**SELECTED EXCERPT**
Absinthe with water

From Hemingway’s Papa Doble, on to another drink with a great literary/artistic pedigree: absinthe. We’re all familiar with its green fairy aura of inspired madness and creative self-annihilation. The stuff’s been put away by Baudelaire, Emile Zola, Oscar Wilde, Picasso, Modigliani, etc etc etc. Even more impressively, it gets mentioned in both V. and Gravity’s Rainbow. In V., a not exactly gallant sounding bloke called Ferrante is described as “a drinker of absinthe and destroyer of virginity,” and Signor Mantissa remembers a “blond seamstress in Lyons” who “would drink absinthe at night and torture herself for it in the afternoons.” 

Absinthe Pynchon Gravity's Rainbow

Well and then in GR absinthe gets some even better peripheral press, aboard the fun-filled Anubis

Slothrop looks around and finds Miklos Thanatz, full beard, eyebrows feathering out like trailing edges of hawks’ wings, drinking absinthe out of a souvenir stein on which, in colors made ghastly by the carnivals lights on deck, bony and giggling Death is about the surprise the two lovers in bed. 

And what a Gravity’s Rainbow sentence is that. Crazy looking dude with a whole stein of absinthe, reflecting the wider scene in the lights of the boat while also telling a (highly relevant) inset narrative of Death gleefully interrupting love. Plus then one stein of 70% alcohol isn’t enough:

Thanatz is holding out his stein for a refill. The waiter, deadpan, dribbles water down a spoon to turn the absinthe milky green while Thanatz caresses his buttocks, then moves away.

**DATASET EXCERPTS**
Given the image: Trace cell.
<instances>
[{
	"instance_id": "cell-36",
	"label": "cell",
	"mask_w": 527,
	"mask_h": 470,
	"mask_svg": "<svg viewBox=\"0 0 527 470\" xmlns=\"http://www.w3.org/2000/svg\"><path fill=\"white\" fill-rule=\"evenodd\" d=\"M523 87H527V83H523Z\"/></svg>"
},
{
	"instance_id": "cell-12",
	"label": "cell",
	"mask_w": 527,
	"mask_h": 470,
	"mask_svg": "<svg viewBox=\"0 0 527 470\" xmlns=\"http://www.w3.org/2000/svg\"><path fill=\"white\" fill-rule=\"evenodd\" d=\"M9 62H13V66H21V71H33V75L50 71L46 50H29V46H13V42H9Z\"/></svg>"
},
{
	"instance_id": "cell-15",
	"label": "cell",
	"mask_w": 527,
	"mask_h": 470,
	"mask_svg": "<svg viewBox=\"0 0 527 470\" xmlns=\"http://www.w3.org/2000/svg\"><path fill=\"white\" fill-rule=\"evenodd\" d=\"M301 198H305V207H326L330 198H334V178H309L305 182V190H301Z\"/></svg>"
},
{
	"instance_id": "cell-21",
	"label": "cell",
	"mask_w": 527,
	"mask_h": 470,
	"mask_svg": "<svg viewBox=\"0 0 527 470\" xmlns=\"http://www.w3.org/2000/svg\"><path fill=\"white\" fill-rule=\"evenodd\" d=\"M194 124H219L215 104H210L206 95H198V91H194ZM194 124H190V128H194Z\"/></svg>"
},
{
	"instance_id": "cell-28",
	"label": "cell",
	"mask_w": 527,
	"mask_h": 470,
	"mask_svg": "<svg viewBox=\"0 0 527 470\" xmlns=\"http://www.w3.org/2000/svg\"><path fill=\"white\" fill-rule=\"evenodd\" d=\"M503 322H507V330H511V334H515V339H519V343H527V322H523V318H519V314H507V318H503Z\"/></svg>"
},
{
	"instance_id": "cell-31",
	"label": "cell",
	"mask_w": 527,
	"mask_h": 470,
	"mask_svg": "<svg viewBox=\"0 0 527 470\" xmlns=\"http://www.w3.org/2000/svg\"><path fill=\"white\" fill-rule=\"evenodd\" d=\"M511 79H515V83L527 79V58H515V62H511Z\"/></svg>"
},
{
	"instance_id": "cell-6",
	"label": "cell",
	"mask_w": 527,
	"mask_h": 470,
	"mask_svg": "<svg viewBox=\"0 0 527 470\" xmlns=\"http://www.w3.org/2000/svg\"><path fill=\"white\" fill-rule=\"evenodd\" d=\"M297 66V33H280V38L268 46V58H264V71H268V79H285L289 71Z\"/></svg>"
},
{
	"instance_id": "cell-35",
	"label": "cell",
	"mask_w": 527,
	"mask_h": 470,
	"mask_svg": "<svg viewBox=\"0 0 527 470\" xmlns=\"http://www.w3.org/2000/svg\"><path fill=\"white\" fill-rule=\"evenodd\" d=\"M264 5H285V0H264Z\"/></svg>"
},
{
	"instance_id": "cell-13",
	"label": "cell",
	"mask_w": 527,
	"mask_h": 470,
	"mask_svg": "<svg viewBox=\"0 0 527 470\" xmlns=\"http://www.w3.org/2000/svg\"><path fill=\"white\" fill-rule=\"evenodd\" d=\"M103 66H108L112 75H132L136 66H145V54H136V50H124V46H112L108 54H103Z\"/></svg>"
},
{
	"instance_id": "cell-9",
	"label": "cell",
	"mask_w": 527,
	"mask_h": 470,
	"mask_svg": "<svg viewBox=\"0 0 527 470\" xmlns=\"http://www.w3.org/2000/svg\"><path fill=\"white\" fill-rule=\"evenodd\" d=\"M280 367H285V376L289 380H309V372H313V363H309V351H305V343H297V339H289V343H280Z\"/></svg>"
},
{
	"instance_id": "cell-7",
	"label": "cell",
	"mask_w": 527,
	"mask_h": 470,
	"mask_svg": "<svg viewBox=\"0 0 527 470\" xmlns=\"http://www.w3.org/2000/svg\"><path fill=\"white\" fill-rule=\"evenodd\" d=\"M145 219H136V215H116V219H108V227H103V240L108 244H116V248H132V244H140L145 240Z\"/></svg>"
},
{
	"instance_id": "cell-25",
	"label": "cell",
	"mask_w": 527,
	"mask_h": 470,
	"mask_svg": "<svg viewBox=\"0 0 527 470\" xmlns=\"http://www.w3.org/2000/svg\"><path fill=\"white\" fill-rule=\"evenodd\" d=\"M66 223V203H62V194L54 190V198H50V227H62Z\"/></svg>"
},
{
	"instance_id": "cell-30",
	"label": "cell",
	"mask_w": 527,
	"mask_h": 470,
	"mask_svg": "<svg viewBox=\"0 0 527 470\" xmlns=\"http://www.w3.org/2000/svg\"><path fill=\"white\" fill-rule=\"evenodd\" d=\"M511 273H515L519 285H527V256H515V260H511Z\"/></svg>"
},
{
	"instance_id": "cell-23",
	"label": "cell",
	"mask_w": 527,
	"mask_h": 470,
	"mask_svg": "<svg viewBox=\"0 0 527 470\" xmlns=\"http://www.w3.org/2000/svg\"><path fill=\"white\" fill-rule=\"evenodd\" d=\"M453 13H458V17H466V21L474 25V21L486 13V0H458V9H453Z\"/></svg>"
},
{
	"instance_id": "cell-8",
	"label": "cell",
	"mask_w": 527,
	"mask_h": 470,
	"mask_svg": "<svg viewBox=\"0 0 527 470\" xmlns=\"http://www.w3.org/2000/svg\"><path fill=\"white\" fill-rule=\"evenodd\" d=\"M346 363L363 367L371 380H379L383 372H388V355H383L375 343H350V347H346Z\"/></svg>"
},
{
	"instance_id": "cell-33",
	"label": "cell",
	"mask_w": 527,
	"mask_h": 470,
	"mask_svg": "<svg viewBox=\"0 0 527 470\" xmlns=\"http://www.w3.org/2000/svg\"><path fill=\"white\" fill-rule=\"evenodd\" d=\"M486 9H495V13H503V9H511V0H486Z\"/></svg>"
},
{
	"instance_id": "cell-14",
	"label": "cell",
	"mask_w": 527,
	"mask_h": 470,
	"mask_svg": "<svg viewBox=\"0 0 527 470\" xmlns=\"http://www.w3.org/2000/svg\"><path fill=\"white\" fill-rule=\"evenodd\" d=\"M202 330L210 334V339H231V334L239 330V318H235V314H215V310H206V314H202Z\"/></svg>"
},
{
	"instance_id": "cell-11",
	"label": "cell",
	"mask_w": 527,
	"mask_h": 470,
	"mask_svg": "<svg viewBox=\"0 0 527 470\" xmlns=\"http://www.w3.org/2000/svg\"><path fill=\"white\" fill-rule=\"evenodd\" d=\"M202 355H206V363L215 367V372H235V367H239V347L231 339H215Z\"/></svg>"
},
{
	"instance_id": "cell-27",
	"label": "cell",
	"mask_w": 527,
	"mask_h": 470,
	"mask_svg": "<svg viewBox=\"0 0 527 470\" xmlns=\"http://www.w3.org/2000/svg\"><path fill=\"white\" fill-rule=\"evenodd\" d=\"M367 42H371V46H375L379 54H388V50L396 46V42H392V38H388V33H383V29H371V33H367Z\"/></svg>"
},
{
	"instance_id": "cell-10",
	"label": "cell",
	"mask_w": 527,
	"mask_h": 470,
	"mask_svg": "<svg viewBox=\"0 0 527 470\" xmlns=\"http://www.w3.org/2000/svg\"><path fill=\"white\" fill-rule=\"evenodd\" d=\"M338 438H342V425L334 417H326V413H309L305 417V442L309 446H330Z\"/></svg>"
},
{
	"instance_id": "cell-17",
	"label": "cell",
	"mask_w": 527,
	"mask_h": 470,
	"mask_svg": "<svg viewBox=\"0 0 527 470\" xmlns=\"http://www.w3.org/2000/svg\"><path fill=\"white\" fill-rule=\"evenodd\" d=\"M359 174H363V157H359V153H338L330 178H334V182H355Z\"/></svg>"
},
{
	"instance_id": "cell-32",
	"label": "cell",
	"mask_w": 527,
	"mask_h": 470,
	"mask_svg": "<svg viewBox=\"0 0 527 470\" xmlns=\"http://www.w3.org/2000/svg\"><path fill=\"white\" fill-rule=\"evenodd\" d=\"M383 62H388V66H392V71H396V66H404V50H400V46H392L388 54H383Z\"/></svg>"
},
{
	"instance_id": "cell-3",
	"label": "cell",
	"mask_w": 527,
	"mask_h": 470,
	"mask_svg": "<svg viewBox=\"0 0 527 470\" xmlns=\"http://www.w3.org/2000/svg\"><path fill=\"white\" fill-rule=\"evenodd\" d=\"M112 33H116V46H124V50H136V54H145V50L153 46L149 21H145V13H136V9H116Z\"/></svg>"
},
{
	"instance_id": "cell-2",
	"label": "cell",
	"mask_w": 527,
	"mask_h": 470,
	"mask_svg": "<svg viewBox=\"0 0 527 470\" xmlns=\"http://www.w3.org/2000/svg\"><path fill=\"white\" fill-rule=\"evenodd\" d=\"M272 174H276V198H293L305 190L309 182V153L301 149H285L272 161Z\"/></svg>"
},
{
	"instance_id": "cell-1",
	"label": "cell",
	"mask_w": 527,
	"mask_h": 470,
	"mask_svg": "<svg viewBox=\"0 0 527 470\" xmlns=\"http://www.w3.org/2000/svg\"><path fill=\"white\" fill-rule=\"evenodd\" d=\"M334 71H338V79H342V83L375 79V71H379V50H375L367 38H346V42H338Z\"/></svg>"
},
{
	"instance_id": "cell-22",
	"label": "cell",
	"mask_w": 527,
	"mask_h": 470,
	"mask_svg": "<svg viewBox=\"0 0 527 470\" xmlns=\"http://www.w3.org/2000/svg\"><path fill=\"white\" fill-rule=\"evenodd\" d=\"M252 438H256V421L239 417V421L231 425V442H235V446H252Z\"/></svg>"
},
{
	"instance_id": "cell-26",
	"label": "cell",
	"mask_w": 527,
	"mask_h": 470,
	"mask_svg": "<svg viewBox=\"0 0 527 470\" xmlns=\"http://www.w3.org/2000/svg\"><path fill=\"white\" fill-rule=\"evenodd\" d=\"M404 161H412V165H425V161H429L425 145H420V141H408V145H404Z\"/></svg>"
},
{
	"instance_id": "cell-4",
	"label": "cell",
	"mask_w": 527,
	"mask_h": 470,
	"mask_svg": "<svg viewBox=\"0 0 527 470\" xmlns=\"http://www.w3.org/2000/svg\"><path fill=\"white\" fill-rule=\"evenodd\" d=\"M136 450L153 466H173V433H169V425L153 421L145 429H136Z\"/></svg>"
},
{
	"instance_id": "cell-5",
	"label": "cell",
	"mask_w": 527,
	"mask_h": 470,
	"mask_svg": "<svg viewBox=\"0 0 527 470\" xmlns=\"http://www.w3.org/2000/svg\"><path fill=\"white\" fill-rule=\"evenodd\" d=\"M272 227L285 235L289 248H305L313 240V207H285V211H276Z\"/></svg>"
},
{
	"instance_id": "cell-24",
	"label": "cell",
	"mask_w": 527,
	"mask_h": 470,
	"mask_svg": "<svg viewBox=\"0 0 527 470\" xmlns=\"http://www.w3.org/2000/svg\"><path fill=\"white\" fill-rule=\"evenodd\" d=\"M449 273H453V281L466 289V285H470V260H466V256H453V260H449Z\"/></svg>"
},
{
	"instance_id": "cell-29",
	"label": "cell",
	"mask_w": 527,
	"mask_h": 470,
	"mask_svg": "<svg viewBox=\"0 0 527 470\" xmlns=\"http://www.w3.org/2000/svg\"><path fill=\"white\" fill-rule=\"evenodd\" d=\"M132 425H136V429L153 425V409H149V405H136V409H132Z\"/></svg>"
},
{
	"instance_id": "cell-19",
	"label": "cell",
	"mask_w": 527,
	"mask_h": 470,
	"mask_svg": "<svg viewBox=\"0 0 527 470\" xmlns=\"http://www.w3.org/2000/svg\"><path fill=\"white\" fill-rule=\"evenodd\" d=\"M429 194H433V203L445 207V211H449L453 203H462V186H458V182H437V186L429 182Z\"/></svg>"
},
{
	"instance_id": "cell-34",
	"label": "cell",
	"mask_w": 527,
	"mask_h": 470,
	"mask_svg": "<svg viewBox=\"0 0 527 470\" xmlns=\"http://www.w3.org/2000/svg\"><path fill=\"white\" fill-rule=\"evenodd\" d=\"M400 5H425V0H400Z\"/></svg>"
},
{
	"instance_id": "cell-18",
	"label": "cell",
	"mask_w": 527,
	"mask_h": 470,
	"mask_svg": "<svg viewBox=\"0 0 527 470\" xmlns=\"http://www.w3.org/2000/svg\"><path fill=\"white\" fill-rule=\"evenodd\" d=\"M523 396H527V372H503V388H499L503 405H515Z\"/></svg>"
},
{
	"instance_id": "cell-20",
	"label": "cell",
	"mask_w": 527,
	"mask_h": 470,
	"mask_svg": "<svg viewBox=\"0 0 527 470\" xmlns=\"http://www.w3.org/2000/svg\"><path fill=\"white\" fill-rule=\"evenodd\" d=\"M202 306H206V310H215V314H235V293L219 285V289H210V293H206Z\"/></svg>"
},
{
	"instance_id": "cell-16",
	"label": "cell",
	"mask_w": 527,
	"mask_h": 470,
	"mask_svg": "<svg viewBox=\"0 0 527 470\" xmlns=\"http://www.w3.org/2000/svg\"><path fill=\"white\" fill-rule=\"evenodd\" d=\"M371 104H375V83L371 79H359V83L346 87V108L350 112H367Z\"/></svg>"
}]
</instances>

**EXERCISE TASKS**
1. Answer these from the absinthe text:
(a) How is Ferrante described in V.?
(b) What is the name of the boat where Slothrop finds Miklos Thanatz?
(c) What does the waiter dribble down a spoon, and what does it do to the absinthe?
2. In the absinthe text, write out the passage that opens with "Absinthe Pynchon Gravity's" and closes with "lovers in bed.", switching "souvenir stein" to "pewter stein".

**RESPONSES TO THE EXERCISE**
1.
(a) As "a drinker of absinthe and destroyer of virginity."
(b) The Anubis.
(c) Water, which turns the absinthe milky green.

2.
Absinthe Pynchon Gravity's Rainbow

Well and then in GR absinthe gets some even better peripheral press, aboard the fun-filled Anubis

Slothrop looks around and finds Miklos Thanatz, full beard, eyebrows feathering out like trailing edges of hawks’ wings, drinking absinthe out of a pewter stein on which, in colors made ghastly by the carnivals lights on deck, bony and giggling Death is about the surprise the two lovers in bed.